Cracow is going to war
During the aforesaid interview, Anna Gasińska confirmed the ongoing price war in Cracow. It is a major Polish city, very popular with foreign tourists and business guests. Let’s analyze the figures for Cracow for May-September 2020:
Cracow/month | V | VI | VII | VIII | IX |
Occupancy (%) | 2.1 | 6.9 | 18.3 | 27.9 | 22.4 |
ADR (EUR) | 63.6 | 53.8 | 52.6 | 51.6 | 52.6 |
RevPAR (EUR) | 1.3 | 3.7 | 9.6 | 14.4 | 11.7 |
source: STR
While remaining deprived of foreign tourists, Cracow plunged into a price war because hoteliers were trying to compensate for losses from the previous months. While we are seeing rising occupancy and RevPAR rates, the ADR rate is mostly falling. The ADR index reduction despite rising occupancy indicates significant falls in room prices. On the other hand, the costs are rising because hoteliers need to maintain a larger number of rooms. Although hotels are fighting for customers through pricing, they are actually incurring losses.
Those who cannot remember the past…
To prove the slow pace of price level recovery, we would like to present historical data for Cracow. The economic downturn of 2009 (resulting from the Great Recession) had an adverse effect on the global hospitality industry. Most business events were canceled, foreign guests resigned from their hotel stays and the overall financial performance of hotels worsened. Colliers International reports that Cracow recorded the average results of occupancy at 67% and ADR at EUR 72 in 2009. It is a significant decrease compared to 2008 with an occupancy rate at 73% and ADR at 82 EUR. In the following years, hotels experienced a slow increase in occupancy and ADR. Figures best illustrate the situation.

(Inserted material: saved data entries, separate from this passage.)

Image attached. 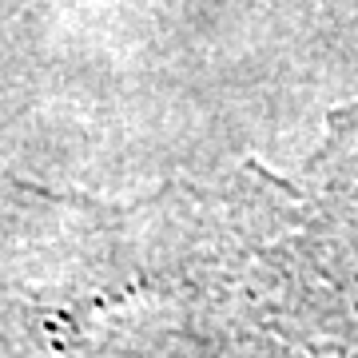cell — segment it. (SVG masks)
Returning a JSON list of instances; mask_svg holds the SVG:
<instances>
[]
</instances>
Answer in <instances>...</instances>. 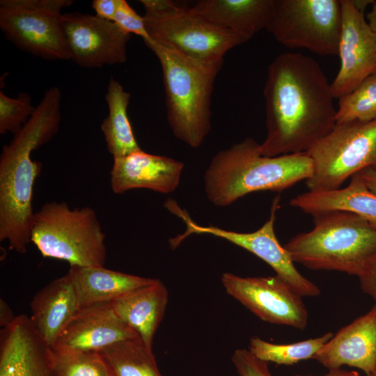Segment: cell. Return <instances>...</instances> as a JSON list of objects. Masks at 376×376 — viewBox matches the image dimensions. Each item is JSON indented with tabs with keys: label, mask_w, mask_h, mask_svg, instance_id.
Wrapping results in <instances>:
<instances>
[{
	"label": "cell",
	"mask_w": 376,
	"mask_h": 376,
	"mask_svg": "<svg viewBox=\"0 0 376 376\" xmlns=\"http://www.w3.org/2000/svg\"><path fill=\"white\" fill-rule=\"evenodd\" d=\"M263 95L264 156L307 152L336 124L331 84L310 56L292 52L277 56L267 68Z\"/></svg>",
	"instance_id": "1"
},
{
	"label": "cell",
	"mask_w": 376,
	"mask_h": 376,
	"mask_svg": "<svg viewBox=\"0 0 376 376\" xmlns=\"http://www.w3.org/2000/svg\"><path fill=\"white\" fill-rule=\"evenodd\" d=\"M61 106L60 88H49L0 155V241H7L10 249L20 253L26 252L31 242L33 187L42 167L31 154L58 132Z\"/></svg>",
	"instance_id": "2"
},
{
	"label": "cell",
	"mask_w": 376,
	"mask_h": 376,
	"mask_svg": "<svg viewBox=\"0 0 376 376\" xmlns=\"http://www.w3.org/2000/svg\"><path fill=\"white\" fill-rule=\"evenodd\" d=\"M313 169L306 152L264 156L260 144L247 137L216 154L205 171L204 189L210 202L224 207L255 191L285 190L308 180Z\"/></svg>",
	"instance_id": "3"
},
{
	"label": "cell",
	"mask_w": 376,
	"mask_h": 376,
	"mask_svg": "<svg viewBox=\"0 0 376 376\" xmlns=\"http://www.w3.org/2000/svg\"><path fill=\"white\" fill-rule=\"evenodd\" d=\"M143 42L162 67L167 120L174 136L198 148L210 131L212 95L224 60L203 61Z\"/></svg>",
	"instance_id": "4"
},
{
	"label": "cell",
	"mask_w": 376,
	"mask_h": 376,
	"mask_svg": "<svg viewBox=\"0 0 376 376\" xmlns=\"http://www.w3.org/2000/svg\"><path fill=\"white\" fill-rule=\"evenodd\" d=\"M314 226L291 238L284 247L294 263L313 270H333L358 276L376 254V227L348 211L313 214Z\"/></svg>",
	"instance_id": "5"
},
{
	"label": "cell",
	"mask_w": 376,
	"mask_h": 376,
	"mask_svg": "<svg viewBox=\"0 0 376 376\" xmlns=\"http://www.w3.org/2000/svg\"><path fill=\"white\" fill-rule=\"evenodd\" d=\"M105 235L95 210L69 207L65 201L47 202L35 212L31 242L42 256L70 266H104Z\"/></svg>",
	"instance_id": "6"
},
{
	"label": "cell",
	"mask_w": 376,
	"mask_h": 376,
	"mask_svg": "<svg viewBox=\"0 0 376 376\" xmlns=\"http://www.w3.org/2000/svg\"><path fill=\"white\" fill-rule=\"evenodd\" d=\"M152 42L203 61L224 60L231 49L247 40L216 26L191 7L171 0H141Z\"/></svg>",
	"instance_id": "7"
},
{
	"label": "cell",
	"mask_w": 376,
	"mask_h": 376,
	"mask_svg": "<svg viewBox=\"0 0 376 376\" xmlns=\"http://www.w3.org/2000/svg\"><path fill=\"white\" fill-rule=\"evenodd\" d=\"M306 153L313 166L308 191L340 189L361 171L376 168V120L336 123Z\"/></svg>",
	"instance_id": "8"
},
{
	"label": "cell",
	"mask_w": 376,
	"mask_h": 376,
	"mask_svg": "<svg viewBox=\"0 0 376 376\" xmlns=\"http://www.w3.org/2000/svg\"><path fill=\"white\" fill-rule=\"evenodd\" d=\"M340 0H274L266 29L283 45L320 56L338 55Z\"/></svg>",
	"instance_id": "9"
},
{
	"label": "cell",
	"mask_w": 376,
	"mask_h": 376,
	"mask_svg": "<svg viewBox=\"0 0 376 376\" xmlns=\"http://www.w3.org/2000/svg\"><path fill=\"white\" fill-rule=\"evenodd\" d=\"M71 0H1L0 28L21 50L47 60H71L61 10Z\"/></svg>",
	"instance_id": "10"
},
{
	"label": "cell",
	"mask_w": 376,
	"mask_h": 376,
	"mask_svg": "<svg viewBox=\"0 0 376 376\" xmlns=\"http://www.w3.org/2000/svg\"><path fill=\"white\" fill-rule=\"evenodd\" d=\"M279 198L272 206L269 219L258 230L251 233H237L214 226H200L191 219L189 214L175 203L169 199L164 206L178 217L186 226L185 231L170 240L173 247L192 234H207L228 240L253 253L267 263L284 281L301 297H317L320 294L319 287L304 276L295 267L290 253L279 242L274 232L276 212L279 207Z\"/></svg>",
	"instance_id": "11"
},
{
	"label": "cell",
	"mask_w": 376,
	"mask_h": 376,
	"mask_svg": "<svg viewBox=\"0 0 376 376\" xmlns=\"http://www.w3.org/2000/svg\"><path fill=\"white\" fill-rule=\"evenodd\" d=\"M226 292L262 320L304 329L308 313L302 297L279 276L242 277L224 273Z\"/></svg>",
	"instance_id": "12"
},
{
	"label": "cell",
	"mask_w": 376,
	"mask_h": 376,
	"mask_svg": "<svg viewBox=\"0 0 376 376\" xmlns=\"http://www.w3.org/2000/svg\"><path fill=\"white\" fill-rule=\"evenodd\" d=\"M61 24L71 60L79 66L100 68L126 62L131 36L113 22L73 12L62 14Z\"/></svg>",
	"instance_id": "13"
},
{
	"label": "cell",
	"mask_w": 376,
	"mask_h": 376,
	"mask_svg": "<svg viewBox=\"0 0 376 376\" xmlns=\"http://www.w3.org/2000/svg\"><path fill=\"white\" fill-rule=\"evenodd\" d=\"M342 25L338 55L340 66L331 83L334 98H340L376 75V31L352 0H340Z\"/></svg>",
	"instance_id": "14"
},
{
	"label": "cell",
	"mask_w": 376,
	"mask_h": 376,
	"mask_svg": "<svg viewBox=\"0 0 376 376\" xmlns=\"http://www.w3.org/2000/svg\"><path fill=\"white\" fill-rule=\"evenodd\" d=\"M137 336L118 318L111 303L97 304L79 308L61 331L52 348L56 352L99 353L115 343Z\"/></svg>",
	"instance_id": "15"
},
{
	"label": "cell",
	"mask_w": 376,
	"mask_h": 376,
	"mask_svg": "<svg viewBox=\"0 0 376 376\" xmlns=\"http://www.w3.org/2000/svg\"><path fill=\"white\" fill-rule=\"evenodd\" d=\"M0 376H58L52 347L27 318L1 330Z\"/></svg>",
	"instance_id": "16"
},
{
	"label": "cell",
	"mask_w": 376,
	"mask_h": 376,
	"mask_svg": "<svg viewBox=\"0 0 376 376\" xmlns=\"http://www.w3.org/2000/svg\"><path fill=\"white\" fill-rule=\"evenodd\" d=\"M313 359L329 370L346 365L370 376L376 368V304L340 329Z\"/></svg>",
	"instance_id": "17"
},
{
	"label": "cell",
	"mask_w": 376,
	"mask_h": 376,
	"mask_svg": "<svg viewBox=\"0 0 376 376\" xmlns=\"http://www.w3.org/2000/svg\"><path fill=\"white\" fill-rule=\"evenodd\" d=\"M184 168L182 162L142 149L113 159L110 172L112 191L117 194L134 189H148L162 194L178 187Z\"/></svg>",
	"instance_id": "18"
},
{
	"label": "cell",
	"mask_w": 376,
	"mask_h": 376,
	"mask_svg": "<svg viewBox=\"0 0 376 376\" xmlns=\"http://www.w3.org/2000/svg\"><path fill=\"white\" fill-rule=\"evenodd\" d=\"M191 8L216 26L248 41L267 29L273 14L274 0H199Z\"/></svg>",
	"instance_id": "19"
},
{
	"label": "cell",
	"mask_w": 376,
	"mask_h": 376,
	"mask_svg": "<svg viewBox=\"0 0 376 376\" xmlns=\"http://www.w3.org/2000/svg\"><path fill=\"white\" fill-rule=\"evenodd\" d=\"M30 320L52 347L64 327L79 309L72 281L67 273L51 281L32 299Z\"/></svg>",
	"instance_id": "20"
},
{
	"label": "cell",
	"mask_w": 376,
	"mask_h": 376,
	"mask_svg": "<svg viewBox=\"0 0 376 376\" xmlns=\"http://www.w3.org/2000/svg\"><path fill=\"white\" fill-rule=\"evenodd\" d=\"M168 291L162 281L134 290L111 303L118 318L152 349L155 334L164 318Z\"/></svg>",
	"instance_id": "21"
},
{
	"label": "cell",
	"mask_w": 376,
	"mask_h": 376,
	"mask_svg": "<svg viewBox=\"0 0 376 376\" xmlns=\"http://www.w3.org/2000/svg\"><path fill=\"white\" fill-rule=\"evenodd\" d=\"M68 274L72 281L79 308L110 304L156 280L108 269L104 266H70Z\"/></svg>",
	"instance_id": "22"
},
{
	"label": "cell",
	"mask_w": 376,
	"mask_h": 376,
	"mask_svg": "<svg viewBox=\"0 0 376 376\" xmlns=\"http://www.w3.org/2000/svg\"><path fill=\"white\" fill-rule=\"evenodd\" d=\"M290 205L311 214L328 210L352 212L376 227V194L366 188L357 174L345 187L325 191H308L294 197Z\"/></svg>",
	"instance_id": "23"
},
{
	"label": "cell",
	"mask_w": 376,
	"mask_h": 376,
	"mask_svg": "<svg viewBox=\"0 0 376 376\" xmlns=\"http://www.w3.org/2000/svg\"><path fill=\"white\" fill-rule=\"evenodd\" d=\"M130 97V93L117 80L111 77L105 95L109 113L100 127L107 150L113 159L141 150L127 115Z\"/></svg>",
	"instance_id": "24"
},
{
	"label": "cell",
	"mask_w": 376,
	"mask_h": 376,
	"mask_svg": "<svg viewBox=\"0 0 376 376\" xmlns=\"http://www.w3.org/2000/svg\"><path fill=\"white\" fill-rule=\"evenodd\" d=\"M99 353L112 376H162L152 349L139 336L120 341Z\"/></svg>",
	"instance_id": "25"
},
{
	"label": "cell",
	"mask_w": 376,
	"mask_h": 376,
	"mask_svg": "<svg viewBox=\"0 0 376 376\" xmlns=\"http://www.w3.org/2000/svg\"><path fill=\"white\" fill-rule=\"evenodd\" d=\"M334 336L331 332L315 338L290 344H275L257 336L251 338L249 350L258 359L279 365H292L302 360L313 359L320 349Z\"/></svg>",
	"instance_id": "26"
},
{
	"label": "cell",
	"mask_w": 376,
	"mask_h": 376,
	"mask_svg": "<svg viewBox=\"0 0 376 376\" xmlns=\"http://www.w3.org/2000/svg\"><path fill=\"white\" fill-rule=\"evenodd\" d=\"M336 123L376 120V75H371L349 93L340 97Z\"/></svg>",
	"instance_id": "27"
},
{
	"label": "cell",
	"mask_w": 376,
	"mask_h": 376,
	"mask_svg": "<svg viewBox=\"0 0 376 376\" xmlns=\"http://www.w3.org/2000/svg\"><path fill=\"white\" fill-rule=\"evenodd\" d=\"M53 353L58 376H112L109 366L98 352L53 350Z\"/></svg>",
	"instance_id": "28"
},
{
	"label": "cell",
	"mask_w": 376,
	"mask_h": 376,
	"mask_svg": "<svg viewBox=\"0 0 376 376\" xmlns=\"http://www.w3.org/2000/svg\"><path fill=\"white\" fill-rule=\"evenodd\" d=\"M31 97L26 93H19L17 98H11L0 91V134H15L28 121L35 111Z\"/></svg>",
	"instance_id": "29"
},
{
	"label": "cell",
	"mask_w": 376,
	"mask_h": 376,
	"mask_svg": "<svg viewBox=\"0 0 376 376\" xmlns=\"http://www.w3.org/2000/svg\"><path fill=\"white\" fill-rule=\"evenodd\" d=\"M113 22L125 33L139 36L143 41L150 40L143 17L125 0H119Z\"/></svg>",
	"instance_id": "30"
},
{
	"label": "cell",
	"mask_w": 376,
	"mask_h": 376,
	"mask_svg": "<svg viewBox=\"0 0 376 376\" xmlns=\"http://www.w3.org/2000/svg\"><path fill=\"white\" fill-rule=\"evenodd\" d=\"M232 362L240 376H272L268 363L256 357L249 350H236Z\"/></svg>",
	"instance_id": "31"
},
{
	"label": "cell",
	"mask_w": 376,
	"mask_h": 376,
	"mask_svg": "<svg viewBox=\"0 0 376 376\" xmlns=\"http://www.w3.org/2000/svg\"><path fill=\"white\" fill-rule=\"evenodd\" d=\"M357 277L361 290L371 297L376 304V254L370 258Z\"/></svg>",
	"instance_id": "32"
},
{
	"label": "cell",
	"mask_w": 376,
	"mask_h": 376,
	"mask_svg": "<svg viewBox=\"0 0 376 376\" xmlns=\"http://www.w3.org/2000/svg\"><path fill=\"white\" fill-rule=\"evenodd\" d=\"M119 0H94L92 7L95 15L102 19L113 22Z\"/></svg>",
	"instance_id": "33"
},
{
	"label": "cell",
	"mask_w": 376,
	"mask_h": 376,
	"mask_svg": "<svg viewBox=\"0 0 376 376\" xmlns=\"http://www.w3.org/2000/svg\"><path fill=\"white\" fill-rule=\"evenodd\" d=\"M366 188L376 194V168H368L357 173Z\"/></svg>",
	"instance_id": "34"
},
{
	"label": "cell",
	"mask_w": 376,
	"mask_h": 376,
	"mask_svg": "<svg viewBox=\"0 0 376 376\" xmlns=\"http://www.w3.org/2000/svg\"><path fill=\"white\" fill-rule=\"evenodd\" d=\"M16 316H14L13 311L6 302L1 299L0 300V325L2 328L8 327L15 320Z\"/></svg>",
	"instance_id": "35"
},
{
	"label": "cell",
	"mask_w": 376,
	"mask_h": 376,
	"mask_svg": "<svg viewBox=\"0 0 376 376\" xmlns=\"http://www.w3.org/2000/svg\"><path fill=\"white\" fill-rule=\"evenodd\" d=\"M295 376H313V375H297ZM324 376H360V375L354 370L348 371L341 368L329 370V373Z\"/></svg>",
	"instance_id": "36"
},
{
	"label": "cell",
	"mask_w": 376,
	"mask_h": 376,
	"mask_svg": "<svg viewBox=\"0 0 376 376\" xmlns=\"http://www.w3.org/2000/svg\"><path fill=\"white\" fill-rule=\"evenodd\" d=\"M366 18L370 27L376 31V1L372 3L371 10L368 13Z\"/></svg>",
	"instance_id": "37"
},
{
	"label": "cell",
	"mask_w": 376,
	"mask_h": 376,
	"mask_svg": "<svg viewBox=\"0 0 376 376\" xmlns=\"http://www.w3.org/2000/svg\"><path fill=\"white\" fill-rule=\"evenodd\" d=\"M370 376H376V368L375 372Z\"/></svg>",
	"instance_id": "38"
}]
</instances>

Cracow/year | 2008 | 2009 | 2010 | 2011 | 2012 | 2013 | 2014 |
Occupancy (%) | 73 | 67 | 58 | 63 | 68 | 73 | 74 |
ADR (EUR) | 82 | 72 | 73 | 65.5 | 76 | 72 | 75 |
source: Colliers International
The data conclusively shows that although occupancy mostly increased, ADR remained more or less at the same level. This index began to rise after 2014. However, the growth was fairly slow. We cannot actually say that the situation returned to pre-crisis levels. The last year in which we had little contact with the pandemic was 2019. Data from STR shows that in 2019 hotels in Cracow could enjoy an average occupancy rate of 72% and ADR at the level of EUR 72.5. Although the economy stabilized, Cracow recorded that the average ADR results didn’t actually exceed those from 2008. The occupancy rate was also growing very slowly. In other words, lowering prices does not bring great benefits, but its consequences may haunt the industry for years.
Chin up!
We must learn to function in this new world because it won’t change for quite a while. Experts say that the pandemic will end no sooner than in December 2021. You must remember that your hotel and your services aren’t worth less because of the pandemic. Times have become difficult for the hospitality industry, and some hotels may not actually survive. But don’t give up and keep in mind both the profitability and the image of your hotel. At this moment, the most important skills are flexibility and adaptability. This means that even if you are accomodating fewer guests, you have more work than ever before! We hope that hoteliers survive the crisis and help their hotels flourish afterward. We also want to support you in practice – soon we will publish proven tips to aid you in these difficult times.